Animal welfare groups are opposing plans to build the UK's largest dairy farm in Lincolnshire.
Nocton Dairies has submitted plans to house up to 9,000 cattle in a super dairy on land outside the village of Nocton, near Lincoln.
Compassion in World Farming and The World Society for the Protection of Animals (WSPA) fear the intensive system will give cows a short lifespan.
The firm said the dairy would have the "highest" welfare standards.
The animal welfare groups said the proposal would mean the "industrialisation of a traditionally pasture-based system", with cows mainly kept indoors.
They said the system would produce cows suffering from lameness, poor body condition and infertility.
Suzi Morris, of WSPA UK, said: "Cows at this level of productivity are at high risk of a short lifespan.

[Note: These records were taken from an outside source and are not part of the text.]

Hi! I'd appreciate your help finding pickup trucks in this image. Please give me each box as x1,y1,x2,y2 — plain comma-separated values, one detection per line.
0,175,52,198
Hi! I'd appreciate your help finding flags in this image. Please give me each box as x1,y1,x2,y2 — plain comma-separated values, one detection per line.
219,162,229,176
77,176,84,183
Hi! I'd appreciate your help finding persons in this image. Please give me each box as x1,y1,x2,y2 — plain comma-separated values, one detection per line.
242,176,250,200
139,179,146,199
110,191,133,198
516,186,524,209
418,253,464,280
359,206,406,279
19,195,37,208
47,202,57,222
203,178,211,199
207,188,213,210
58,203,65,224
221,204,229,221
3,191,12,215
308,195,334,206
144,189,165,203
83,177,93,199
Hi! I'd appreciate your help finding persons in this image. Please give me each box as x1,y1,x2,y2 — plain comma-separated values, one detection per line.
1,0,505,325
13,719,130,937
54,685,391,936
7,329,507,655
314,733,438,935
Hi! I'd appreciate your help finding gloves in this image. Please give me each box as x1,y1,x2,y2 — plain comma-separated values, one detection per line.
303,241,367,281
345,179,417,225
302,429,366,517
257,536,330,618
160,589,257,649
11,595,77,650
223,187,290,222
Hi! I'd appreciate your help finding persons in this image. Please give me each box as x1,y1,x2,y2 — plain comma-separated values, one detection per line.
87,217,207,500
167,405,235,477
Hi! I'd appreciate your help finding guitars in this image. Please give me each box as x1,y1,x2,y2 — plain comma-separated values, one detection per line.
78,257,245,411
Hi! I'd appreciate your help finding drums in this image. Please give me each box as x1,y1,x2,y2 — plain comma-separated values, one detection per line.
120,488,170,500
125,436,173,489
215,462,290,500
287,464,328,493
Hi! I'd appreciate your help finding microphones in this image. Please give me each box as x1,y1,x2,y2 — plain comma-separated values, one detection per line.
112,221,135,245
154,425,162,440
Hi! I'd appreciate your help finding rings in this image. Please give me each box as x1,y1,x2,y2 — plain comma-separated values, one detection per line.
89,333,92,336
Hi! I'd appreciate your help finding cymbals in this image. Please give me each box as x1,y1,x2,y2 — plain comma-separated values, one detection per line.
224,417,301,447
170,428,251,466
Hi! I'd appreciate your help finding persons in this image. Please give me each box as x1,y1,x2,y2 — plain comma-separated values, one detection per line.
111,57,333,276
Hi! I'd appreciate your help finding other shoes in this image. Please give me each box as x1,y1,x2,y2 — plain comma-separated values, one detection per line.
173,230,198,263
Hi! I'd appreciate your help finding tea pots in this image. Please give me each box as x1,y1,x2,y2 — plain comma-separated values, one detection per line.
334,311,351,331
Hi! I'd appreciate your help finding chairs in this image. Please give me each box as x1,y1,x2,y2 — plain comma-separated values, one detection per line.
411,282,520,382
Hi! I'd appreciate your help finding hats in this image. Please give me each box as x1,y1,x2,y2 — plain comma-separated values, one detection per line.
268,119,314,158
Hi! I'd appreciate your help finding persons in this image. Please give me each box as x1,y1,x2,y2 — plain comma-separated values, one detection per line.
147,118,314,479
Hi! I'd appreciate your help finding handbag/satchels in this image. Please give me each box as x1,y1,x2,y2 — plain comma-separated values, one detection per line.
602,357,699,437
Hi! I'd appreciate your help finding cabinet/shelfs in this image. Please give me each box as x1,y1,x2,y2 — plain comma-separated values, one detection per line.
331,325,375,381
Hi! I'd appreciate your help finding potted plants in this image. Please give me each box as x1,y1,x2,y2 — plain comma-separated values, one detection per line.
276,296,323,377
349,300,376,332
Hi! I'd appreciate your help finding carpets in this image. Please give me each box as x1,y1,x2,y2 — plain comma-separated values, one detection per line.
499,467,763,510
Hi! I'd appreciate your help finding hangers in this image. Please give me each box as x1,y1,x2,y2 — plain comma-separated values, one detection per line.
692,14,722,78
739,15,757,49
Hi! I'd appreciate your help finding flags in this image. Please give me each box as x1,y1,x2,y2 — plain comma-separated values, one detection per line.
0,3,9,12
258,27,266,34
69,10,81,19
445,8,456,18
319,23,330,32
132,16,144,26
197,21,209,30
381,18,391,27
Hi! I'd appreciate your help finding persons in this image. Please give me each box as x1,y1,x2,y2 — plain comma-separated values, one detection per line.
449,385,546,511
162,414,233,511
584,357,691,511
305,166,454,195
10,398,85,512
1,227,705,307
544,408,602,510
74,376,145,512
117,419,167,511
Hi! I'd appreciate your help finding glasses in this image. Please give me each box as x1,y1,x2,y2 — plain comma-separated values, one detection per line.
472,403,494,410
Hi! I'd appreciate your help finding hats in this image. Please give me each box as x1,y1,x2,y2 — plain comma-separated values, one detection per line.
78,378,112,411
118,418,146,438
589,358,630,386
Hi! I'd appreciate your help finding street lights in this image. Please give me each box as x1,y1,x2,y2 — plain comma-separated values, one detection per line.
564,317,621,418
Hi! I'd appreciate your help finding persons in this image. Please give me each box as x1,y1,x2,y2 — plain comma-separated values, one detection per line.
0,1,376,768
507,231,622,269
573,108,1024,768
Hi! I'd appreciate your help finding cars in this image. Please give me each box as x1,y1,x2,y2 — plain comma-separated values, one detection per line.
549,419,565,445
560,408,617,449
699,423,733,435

"Even if these problems can be avoided by professional management, the cows are likely to be kept indoors for most of the year and spend most of their time processing food to maintain high levels of milk production.
"We need to find a better way to support Britain's dairy farmers to deliver larger quantities of milk to the consumer without sacrificing welfare standards."
Nocton Dairies said the cows would be free to roam in open-sided sheds when they were being milked, but otherwise would be put out to graze in dry weather.
Under the plans, the firm would create 80 jobs and the farm would become a training "centre of excellence".
The Royal Association of British Dairy Farmers said the plans were welcome news for the industry.
The planning application will be considered by North Kesteven District Council in the next few weeks.